"Russian Carpenters at Work" from Boy Travellers in Russia by Thomas Wallace Knox, 1887.
“Russian Carpenters at Work” from Boy Travellers in Russia by Thomas Wallace Knox, 1887. Public domain, via Wikimedia Commons

            In the year 1700, Russia joined with Denmark, Poland, and Saxony against the Swedish Empire in The Great Northern War (1700-1721). Construction was begun on a large modern navy and, in 1703, Tsar Peter began the construction of St. Petersburg as a gateway to the Baltic and the west. Russia and her allies eventually won the war and Russia was ceded the principalities of Latvia, Estonia, and large parts of Finland. Peter the Great was also victorious in his quest to build a modern secular state. According to James Billington, this was the triumph of foreign “skill and cleverness”, Khitrost, over conservative and religious tradition, Blagochestie.

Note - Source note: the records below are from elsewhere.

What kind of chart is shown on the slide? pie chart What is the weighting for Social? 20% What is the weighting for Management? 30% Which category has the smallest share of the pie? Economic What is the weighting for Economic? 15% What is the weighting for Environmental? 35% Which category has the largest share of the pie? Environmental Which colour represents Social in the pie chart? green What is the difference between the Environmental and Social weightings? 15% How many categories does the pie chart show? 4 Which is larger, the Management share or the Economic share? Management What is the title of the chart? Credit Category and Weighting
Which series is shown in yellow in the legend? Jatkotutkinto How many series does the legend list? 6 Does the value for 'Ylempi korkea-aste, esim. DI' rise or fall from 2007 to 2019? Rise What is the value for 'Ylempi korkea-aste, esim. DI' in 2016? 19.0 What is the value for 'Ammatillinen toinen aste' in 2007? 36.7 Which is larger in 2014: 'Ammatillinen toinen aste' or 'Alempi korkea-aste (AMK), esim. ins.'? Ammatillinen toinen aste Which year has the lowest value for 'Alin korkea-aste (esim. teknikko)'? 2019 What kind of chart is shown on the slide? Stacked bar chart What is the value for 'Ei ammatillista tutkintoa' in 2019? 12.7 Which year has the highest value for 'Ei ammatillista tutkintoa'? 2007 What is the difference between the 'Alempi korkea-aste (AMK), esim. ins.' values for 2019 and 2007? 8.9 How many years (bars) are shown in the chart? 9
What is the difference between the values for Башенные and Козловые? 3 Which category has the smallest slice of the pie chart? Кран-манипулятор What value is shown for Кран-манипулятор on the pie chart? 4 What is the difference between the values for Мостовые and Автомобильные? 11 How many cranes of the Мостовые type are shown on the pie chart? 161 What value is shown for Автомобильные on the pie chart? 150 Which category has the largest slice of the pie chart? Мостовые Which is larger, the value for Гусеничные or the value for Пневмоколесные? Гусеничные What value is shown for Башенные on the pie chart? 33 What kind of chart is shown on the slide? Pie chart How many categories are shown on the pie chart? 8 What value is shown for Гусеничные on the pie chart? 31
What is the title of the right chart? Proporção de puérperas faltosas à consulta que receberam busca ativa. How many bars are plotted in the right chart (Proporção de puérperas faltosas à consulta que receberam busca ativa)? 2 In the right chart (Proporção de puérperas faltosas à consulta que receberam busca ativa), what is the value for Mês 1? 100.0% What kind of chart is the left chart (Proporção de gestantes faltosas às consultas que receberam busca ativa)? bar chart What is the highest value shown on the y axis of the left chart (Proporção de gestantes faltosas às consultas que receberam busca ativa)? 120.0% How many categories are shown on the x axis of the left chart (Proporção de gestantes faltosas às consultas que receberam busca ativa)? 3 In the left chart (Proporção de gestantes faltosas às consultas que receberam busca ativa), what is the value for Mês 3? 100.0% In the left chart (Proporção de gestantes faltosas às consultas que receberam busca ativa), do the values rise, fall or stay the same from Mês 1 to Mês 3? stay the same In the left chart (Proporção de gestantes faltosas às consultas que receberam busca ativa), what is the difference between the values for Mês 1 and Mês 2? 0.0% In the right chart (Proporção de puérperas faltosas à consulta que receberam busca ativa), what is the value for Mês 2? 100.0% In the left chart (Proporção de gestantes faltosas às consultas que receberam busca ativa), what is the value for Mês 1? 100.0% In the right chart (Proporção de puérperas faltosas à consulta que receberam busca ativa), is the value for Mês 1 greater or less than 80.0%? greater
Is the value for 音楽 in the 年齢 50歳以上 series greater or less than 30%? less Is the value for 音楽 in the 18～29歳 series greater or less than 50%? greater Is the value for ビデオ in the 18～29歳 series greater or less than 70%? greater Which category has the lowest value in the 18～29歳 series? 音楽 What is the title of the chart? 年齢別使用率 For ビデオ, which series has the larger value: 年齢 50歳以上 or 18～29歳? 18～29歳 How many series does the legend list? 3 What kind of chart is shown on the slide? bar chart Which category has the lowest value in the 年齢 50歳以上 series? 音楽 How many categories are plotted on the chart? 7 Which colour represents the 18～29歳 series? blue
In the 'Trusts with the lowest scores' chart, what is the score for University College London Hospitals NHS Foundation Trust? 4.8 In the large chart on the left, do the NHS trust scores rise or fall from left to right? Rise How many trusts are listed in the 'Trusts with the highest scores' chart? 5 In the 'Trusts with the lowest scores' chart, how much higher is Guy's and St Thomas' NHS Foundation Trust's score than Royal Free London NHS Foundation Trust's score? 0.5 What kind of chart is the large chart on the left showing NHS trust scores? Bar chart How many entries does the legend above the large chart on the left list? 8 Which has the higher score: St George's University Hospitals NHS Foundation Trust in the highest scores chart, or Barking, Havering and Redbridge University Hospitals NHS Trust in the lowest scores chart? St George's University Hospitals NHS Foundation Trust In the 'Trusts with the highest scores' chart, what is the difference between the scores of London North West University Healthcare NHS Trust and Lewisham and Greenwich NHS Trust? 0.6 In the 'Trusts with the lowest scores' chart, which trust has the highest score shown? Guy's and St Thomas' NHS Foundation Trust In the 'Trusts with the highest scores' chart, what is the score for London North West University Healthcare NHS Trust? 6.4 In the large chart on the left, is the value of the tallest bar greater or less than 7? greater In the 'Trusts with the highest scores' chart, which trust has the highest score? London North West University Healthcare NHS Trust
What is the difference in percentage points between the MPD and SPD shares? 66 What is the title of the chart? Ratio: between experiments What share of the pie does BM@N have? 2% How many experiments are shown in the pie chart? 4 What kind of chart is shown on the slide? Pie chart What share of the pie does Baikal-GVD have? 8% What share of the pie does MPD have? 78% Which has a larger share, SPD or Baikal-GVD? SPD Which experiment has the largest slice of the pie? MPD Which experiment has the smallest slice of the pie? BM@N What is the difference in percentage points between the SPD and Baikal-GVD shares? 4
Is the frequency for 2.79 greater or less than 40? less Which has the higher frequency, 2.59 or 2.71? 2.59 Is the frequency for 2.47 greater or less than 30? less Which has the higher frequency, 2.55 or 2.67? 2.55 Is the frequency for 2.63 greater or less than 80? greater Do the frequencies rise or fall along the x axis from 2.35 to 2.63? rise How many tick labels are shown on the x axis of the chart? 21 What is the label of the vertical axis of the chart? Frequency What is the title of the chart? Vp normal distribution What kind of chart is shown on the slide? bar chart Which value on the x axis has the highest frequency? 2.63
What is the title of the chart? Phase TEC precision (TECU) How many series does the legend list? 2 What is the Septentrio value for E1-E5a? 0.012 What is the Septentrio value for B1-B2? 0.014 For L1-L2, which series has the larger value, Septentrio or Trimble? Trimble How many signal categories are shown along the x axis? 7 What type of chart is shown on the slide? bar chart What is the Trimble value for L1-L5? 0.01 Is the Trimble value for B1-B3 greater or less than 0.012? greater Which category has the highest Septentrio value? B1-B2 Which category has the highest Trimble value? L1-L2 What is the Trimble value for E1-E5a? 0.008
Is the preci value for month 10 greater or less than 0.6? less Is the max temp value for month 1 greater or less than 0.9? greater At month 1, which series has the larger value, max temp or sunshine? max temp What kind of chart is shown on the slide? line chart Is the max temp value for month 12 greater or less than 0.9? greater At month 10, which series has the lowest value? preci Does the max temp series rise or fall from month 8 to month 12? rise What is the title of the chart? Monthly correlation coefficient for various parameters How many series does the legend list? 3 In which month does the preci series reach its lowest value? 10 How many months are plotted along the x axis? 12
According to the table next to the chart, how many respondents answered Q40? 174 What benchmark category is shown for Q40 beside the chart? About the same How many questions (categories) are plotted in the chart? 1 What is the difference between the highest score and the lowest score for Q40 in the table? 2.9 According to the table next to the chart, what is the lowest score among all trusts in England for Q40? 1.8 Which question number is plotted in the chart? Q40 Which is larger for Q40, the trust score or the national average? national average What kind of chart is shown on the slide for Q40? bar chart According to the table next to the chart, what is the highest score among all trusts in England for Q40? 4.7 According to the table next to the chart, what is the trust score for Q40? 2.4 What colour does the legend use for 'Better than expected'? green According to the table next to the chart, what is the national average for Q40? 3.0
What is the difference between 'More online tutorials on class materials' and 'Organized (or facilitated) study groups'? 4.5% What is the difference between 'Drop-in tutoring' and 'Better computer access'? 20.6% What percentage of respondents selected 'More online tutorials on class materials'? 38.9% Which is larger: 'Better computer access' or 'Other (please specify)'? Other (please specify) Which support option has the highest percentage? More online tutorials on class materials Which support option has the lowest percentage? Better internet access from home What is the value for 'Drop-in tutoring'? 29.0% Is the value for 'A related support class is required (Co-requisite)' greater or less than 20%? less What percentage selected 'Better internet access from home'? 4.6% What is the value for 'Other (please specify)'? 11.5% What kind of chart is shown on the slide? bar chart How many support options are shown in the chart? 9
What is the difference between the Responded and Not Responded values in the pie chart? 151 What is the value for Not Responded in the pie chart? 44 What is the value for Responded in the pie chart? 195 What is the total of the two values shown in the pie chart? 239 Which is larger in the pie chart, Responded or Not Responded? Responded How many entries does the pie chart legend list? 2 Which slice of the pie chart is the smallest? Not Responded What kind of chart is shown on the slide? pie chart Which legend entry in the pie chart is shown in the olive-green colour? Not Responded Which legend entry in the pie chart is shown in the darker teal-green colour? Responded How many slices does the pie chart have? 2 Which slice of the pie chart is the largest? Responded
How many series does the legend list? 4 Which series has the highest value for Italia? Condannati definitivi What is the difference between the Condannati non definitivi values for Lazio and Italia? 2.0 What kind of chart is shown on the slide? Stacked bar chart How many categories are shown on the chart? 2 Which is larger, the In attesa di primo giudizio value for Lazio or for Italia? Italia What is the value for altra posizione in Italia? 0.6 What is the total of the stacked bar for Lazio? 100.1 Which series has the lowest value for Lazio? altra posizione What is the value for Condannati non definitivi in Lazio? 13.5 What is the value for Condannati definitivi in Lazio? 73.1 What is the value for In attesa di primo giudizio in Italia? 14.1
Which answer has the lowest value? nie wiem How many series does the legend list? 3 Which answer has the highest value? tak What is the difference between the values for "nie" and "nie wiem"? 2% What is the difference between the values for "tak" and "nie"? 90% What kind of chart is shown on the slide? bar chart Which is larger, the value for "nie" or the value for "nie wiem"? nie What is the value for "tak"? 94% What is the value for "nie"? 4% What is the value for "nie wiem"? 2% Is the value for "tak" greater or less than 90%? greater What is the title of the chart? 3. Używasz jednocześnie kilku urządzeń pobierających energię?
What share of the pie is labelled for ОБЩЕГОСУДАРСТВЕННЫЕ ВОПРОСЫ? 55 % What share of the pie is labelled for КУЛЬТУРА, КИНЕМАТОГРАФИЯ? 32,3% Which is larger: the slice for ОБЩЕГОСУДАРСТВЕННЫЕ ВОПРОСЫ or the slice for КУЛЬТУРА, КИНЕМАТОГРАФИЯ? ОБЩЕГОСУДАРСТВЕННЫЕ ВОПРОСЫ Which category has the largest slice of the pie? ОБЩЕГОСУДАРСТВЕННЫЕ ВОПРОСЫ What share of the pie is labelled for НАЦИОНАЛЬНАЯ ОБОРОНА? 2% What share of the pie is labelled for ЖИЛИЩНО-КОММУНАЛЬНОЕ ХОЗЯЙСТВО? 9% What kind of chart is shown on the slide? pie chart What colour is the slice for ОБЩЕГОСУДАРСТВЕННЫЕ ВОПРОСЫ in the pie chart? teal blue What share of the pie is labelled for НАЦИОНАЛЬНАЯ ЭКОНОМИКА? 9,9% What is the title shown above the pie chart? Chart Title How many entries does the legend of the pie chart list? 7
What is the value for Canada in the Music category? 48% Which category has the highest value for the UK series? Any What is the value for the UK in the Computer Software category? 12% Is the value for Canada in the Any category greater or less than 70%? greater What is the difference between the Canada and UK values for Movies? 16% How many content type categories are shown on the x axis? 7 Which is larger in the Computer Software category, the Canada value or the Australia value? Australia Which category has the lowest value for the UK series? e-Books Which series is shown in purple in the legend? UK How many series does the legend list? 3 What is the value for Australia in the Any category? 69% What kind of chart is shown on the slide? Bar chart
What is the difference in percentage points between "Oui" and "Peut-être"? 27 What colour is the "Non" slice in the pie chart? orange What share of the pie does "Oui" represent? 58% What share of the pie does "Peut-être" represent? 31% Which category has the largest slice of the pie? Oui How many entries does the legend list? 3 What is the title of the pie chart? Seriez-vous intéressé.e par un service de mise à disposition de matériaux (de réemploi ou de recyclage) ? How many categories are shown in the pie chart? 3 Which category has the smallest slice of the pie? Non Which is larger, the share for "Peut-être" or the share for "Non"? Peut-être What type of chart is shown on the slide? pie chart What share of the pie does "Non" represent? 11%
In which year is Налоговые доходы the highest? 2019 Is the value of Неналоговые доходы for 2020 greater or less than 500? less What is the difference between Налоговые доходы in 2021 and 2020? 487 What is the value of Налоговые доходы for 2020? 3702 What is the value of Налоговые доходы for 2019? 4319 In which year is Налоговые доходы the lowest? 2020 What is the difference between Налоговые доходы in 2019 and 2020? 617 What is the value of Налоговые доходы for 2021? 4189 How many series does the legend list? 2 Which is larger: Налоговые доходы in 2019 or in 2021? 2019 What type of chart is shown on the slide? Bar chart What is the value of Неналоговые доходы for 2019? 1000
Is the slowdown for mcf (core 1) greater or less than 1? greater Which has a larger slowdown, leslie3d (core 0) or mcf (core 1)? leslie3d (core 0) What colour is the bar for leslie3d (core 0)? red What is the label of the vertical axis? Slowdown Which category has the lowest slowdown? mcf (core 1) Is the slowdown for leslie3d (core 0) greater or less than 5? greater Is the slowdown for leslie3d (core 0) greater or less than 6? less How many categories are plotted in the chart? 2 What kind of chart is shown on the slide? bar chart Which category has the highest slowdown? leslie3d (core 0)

Views of Moscow and its Environs by Giacomo Quarenghi, 1797.
Views of Moscow and its Environs by Giacomo Quarenghi, 1797. Public domain, via Wikimedia Commons.

In the late seventeenth century, the visiting German diplomat Adam Olearius was astounded to find that most of the houses in Moscow were still being built of wood, despite the frequent danger of fire. An outermost section of the city was known as Skorodom, or “quick-house” area, where was “located the wood market and the house market, where one may purchase a house that can be built in another part of the city in just two days”.  Around the same time, a Dutch explorer name Jan Struys also reported on prefabricated houses and the efficiency of the building trade in Moscow: “the best craftsmen are the carpenters, who make everything in this country, and are so adroit that they require only twenty-four hours to build a home”.

Carpenter and Peasant of the Tver Province by  F. G. Solnsev, 1836.
Carpenter and Peasant of the Tver Province by  F. G. Solnsev, 1836. The New York Public Library Digital Collections.